> **MATERIAL FOR THIS EXERCISE**:
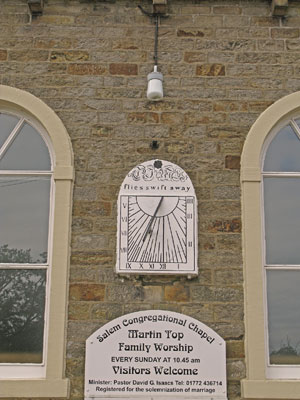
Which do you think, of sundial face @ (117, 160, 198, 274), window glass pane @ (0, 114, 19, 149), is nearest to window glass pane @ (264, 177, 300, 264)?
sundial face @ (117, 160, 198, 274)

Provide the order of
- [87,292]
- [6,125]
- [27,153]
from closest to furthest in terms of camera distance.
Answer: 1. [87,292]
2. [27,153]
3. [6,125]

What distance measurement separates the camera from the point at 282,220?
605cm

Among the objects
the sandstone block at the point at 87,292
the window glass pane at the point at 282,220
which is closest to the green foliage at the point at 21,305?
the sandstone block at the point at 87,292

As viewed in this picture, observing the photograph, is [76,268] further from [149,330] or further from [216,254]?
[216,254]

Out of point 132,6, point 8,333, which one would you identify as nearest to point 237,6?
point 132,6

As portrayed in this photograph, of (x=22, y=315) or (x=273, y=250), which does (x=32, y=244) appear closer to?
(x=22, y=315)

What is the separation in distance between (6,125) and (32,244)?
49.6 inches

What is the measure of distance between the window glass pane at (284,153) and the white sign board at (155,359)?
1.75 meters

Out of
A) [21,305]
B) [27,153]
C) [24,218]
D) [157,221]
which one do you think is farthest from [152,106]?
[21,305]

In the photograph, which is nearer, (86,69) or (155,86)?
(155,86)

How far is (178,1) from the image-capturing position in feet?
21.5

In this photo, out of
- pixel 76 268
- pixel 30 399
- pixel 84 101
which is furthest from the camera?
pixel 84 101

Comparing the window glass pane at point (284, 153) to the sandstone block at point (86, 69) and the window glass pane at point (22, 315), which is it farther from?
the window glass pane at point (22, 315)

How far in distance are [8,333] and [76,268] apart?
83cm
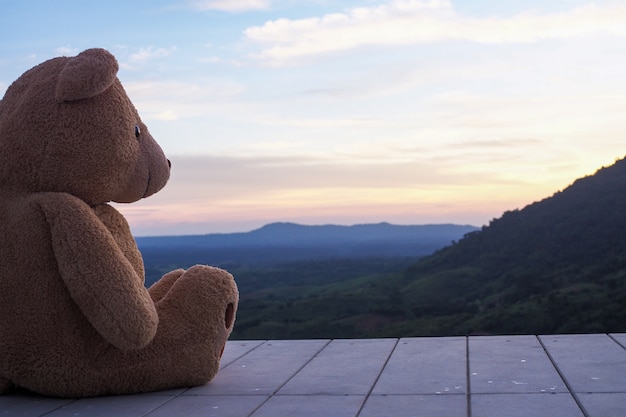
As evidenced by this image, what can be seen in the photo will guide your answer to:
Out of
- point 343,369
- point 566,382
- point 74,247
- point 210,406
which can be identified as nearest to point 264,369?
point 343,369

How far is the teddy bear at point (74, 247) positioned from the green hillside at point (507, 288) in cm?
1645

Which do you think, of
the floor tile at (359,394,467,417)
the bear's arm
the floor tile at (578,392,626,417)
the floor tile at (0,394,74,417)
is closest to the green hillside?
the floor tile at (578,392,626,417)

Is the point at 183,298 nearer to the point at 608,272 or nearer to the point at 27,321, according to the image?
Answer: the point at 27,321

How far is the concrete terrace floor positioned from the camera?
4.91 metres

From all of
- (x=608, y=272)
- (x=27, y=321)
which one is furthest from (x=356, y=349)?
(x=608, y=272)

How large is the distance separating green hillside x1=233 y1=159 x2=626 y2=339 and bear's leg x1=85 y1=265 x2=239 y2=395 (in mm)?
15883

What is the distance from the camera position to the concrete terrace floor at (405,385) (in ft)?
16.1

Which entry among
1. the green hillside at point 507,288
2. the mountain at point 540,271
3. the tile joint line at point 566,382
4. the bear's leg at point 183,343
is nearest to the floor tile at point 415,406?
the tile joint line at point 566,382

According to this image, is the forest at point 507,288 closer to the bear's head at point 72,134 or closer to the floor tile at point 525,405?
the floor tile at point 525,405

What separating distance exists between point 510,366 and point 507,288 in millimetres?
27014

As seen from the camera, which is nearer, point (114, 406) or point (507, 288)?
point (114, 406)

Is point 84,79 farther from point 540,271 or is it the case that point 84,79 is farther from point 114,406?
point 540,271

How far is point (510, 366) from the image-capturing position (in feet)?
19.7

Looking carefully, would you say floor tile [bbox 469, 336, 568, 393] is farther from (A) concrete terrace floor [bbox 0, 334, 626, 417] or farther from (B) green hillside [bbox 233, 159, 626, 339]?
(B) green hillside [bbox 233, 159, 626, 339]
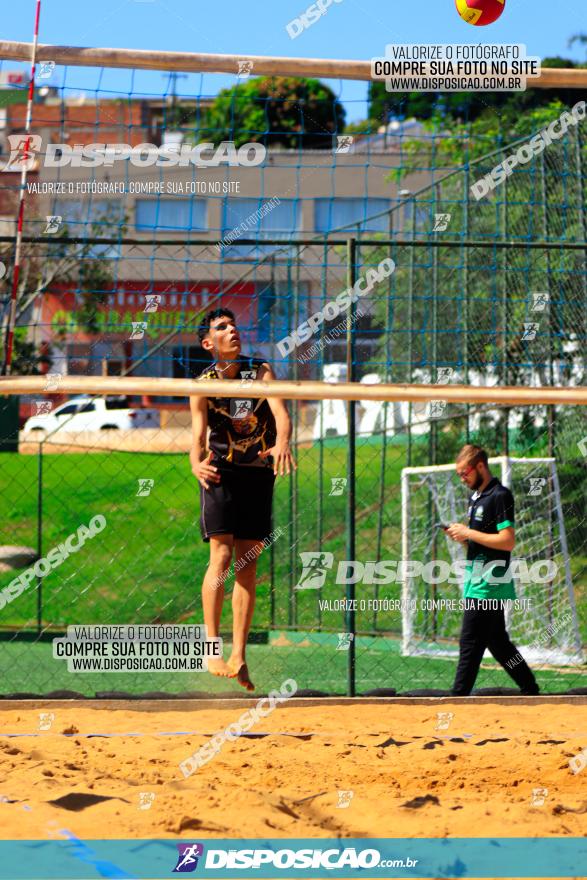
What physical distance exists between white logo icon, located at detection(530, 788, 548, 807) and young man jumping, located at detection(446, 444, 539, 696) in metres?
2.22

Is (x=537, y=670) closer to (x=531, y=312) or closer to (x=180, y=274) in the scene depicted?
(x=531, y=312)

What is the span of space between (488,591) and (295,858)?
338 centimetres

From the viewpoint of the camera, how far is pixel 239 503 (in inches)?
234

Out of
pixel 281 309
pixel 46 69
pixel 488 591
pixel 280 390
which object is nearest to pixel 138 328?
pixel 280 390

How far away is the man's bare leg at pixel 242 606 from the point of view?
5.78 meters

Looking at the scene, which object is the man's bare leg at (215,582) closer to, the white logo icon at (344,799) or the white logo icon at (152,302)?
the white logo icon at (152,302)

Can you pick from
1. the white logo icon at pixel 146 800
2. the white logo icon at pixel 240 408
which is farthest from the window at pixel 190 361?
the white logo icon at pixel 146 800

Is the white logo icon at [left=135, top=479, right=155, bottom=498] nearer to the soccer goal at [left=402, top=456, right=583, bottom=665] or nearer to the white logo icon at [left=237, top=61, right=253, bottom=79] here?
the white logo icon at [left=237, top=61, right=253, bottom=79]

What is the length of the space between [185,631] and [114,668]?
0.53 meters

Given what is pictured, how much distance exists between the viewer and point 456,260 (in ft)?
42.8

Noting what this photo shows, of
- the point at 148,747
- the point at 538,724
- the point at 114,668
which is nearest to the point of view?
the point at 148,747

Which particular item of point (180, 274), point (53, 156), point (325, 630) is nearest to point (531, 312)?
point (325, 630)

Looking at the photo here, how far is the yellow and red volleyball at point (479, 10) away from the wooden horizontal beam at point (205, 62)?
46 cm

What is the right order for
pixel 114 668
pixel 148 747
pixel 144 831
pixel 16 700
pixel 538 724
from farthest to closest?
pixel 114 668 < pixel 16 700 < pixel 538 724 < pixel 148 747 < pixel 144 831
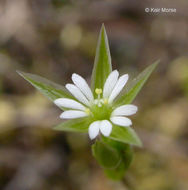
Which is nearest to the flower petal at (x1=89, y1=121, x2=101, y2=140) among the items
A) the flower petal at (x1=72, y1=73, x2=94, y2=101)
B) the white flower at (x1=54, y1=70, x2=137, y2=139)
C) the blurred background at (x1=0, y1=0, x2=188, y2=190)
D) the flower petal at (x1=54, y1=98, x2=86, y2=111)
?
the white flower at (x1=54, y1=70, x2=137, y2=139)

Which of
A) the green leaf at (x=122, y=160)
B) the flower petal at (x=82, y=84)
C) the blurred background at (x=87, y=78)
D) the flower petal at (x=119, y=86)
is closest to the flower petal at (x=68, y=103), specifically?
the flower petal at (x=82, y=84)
==
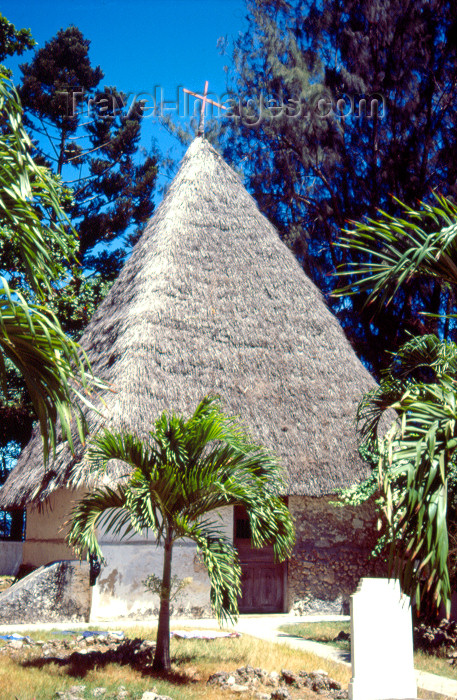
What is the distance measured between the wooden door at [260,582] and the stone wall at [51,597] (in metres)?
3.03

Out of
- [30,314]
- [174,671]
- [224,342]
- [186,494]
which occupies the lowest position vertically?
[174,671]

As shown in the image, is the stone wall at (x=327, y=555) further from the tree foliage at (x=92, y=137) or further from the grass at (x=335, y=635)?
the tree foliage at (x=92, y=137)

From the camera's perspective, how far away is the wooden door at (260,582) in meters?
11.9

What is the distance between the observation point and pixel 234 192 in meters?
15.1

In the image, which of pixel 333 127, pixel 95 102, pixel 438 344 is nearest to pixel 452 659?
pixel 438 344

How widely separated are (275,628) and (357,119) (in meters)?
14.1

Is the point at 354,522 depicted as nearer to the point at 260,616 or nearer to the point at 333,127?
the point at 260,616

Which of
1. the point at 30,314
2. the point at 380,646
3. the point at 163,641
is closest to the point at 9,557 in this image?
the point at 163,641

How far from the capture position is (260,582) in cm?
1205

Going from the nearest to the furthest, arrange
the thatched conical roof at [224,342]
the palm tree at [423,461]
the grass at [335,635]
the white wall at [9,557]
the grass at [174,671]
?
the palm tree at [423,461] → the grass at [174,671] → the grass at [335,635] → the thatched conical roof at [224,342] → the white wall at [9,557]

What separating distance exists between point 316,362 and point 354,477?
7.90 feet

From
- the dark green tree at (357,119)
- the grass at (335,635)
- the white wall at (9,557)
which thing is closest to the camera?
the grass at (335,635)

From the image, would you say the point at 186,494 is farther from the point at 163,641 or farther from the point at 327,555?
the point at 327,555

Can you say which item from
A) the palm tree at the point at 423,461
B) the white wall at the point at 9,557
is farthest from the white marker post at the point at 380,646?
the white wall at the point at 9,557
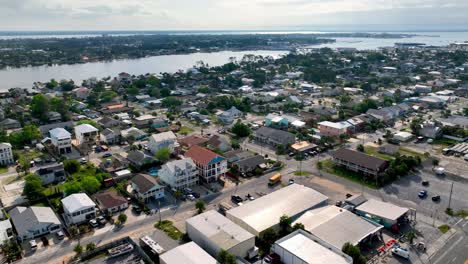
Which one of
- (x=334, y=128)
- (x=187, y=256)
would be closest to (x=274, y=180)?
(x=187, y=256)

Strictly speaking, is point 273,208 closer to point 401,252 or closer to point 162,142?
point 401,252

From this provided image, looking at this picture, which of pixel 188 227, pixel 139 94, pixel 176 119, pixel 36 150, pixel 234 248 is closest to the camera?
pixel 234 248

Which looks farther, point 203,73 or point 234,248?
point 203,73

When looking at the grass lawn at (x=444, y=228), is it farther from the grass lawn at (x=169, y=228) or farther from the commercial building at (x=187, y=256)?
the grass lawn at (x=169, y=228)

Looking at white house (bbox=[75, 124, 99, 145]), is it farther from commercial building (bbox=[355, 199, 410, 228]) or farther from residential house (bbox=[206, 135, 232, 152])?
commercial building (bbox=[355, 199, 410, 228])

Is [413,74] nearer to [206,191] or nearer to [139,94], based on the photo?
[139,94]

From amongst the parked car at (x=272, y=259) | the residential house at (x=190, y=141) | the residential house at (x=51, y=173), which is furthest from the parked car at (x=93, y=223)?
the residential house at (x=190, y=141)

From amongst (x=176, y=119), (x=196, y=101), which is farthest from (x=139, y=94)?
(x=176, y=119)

> **TASK TO CARRY OUT**:
Tally the lines of the data above that contain the string "background", and give only the number.

> **THE RESULT**:
2